Pan Am and Sir Freddie

By | Category: Travel rumblings

In Florida’s Key West tonight there will be a party. It’s to celebrate the fact that Pan Am is 85 years old and it’s being held in the place where Pan Am was born. That Pan Am is no longer with us doesn’t seem to matter. Ex-staff and those that are interested just decided to celebrate an airline that will hardly be forgotten given how much of an icon it was to travellers.

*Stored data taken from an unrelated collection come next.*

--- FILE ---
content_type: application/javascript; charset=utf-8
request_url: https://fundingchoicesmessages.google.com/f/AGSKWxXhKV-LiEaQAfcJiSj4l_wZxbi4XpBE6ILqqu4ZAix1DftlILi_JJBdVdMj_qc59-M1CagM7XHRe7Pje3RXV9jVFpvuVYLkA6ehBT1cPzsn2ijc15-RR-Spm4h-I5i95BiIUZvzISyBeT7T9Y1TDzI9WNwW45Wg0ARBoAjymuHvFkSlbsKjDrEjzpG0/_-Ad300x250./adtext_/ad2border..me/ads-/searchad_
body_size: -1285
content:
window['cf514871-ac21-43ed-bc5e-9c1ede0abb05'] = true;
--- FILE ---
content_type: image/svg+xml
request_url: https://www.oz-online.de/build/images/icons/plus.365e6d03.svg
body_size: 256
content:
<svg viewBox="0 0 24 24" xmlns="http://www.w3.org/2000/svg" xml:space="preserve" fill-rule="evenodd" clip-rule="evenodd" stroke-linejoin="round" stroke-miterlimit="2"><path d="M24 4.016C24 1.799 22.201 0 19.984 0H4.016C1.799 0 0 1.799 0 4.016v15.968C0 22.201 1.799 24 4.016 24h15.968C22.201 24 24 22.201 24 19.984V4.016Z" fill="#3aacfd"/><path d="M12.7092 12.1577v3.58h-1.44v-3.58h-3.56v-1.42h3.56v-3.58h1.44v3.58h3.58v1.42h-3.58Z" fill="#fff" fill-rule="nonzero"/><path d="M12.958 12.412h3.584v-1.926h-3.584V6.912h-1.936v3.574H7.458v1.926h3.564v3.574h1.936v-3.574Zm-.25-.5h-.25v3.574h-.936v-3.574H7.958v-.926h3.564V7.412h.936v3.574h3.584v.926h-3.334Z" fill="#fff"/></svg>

Unlike another forgotten airline which probably had as much if not more significance – at least for British travellers – and for which there was no party last month. I am talking of Sir Freddie Laker’s Skytrain which began a transatlantic service between Gatwick and New York on 26th September 1977, thirty five years ago. It heralded the idea of cheap flights and buying meals on board and no-frills airlines. Just about every no frills airline from Southwest in the US to Ryanair and easyJet, Air Berlin and Wizz studied the business model of Freddie Laker.
But Skytrain is also linked with Pan Am for it was they who decided to compete on price with Laker and which eventually brought about Skytrain’s eventual demise. Laker subsequently sued Pan Am – amongst other airlines – for predatory pricing and won. Nonetheless that was the end of Skytrain and Pan Am eventually couldn’t compete for much longer either. That went bust in the early 1990’s too along with forgotten airlines such as Braniff, Debonair, People’s Express, XL Airways, and flyGlobespan.
So at the Pan Am party will a glass be raised to Freddie Laker? They might not but we should for without it there wouldn’t have been the boom in flying that allowed us to see other countries and destinations so cheaply.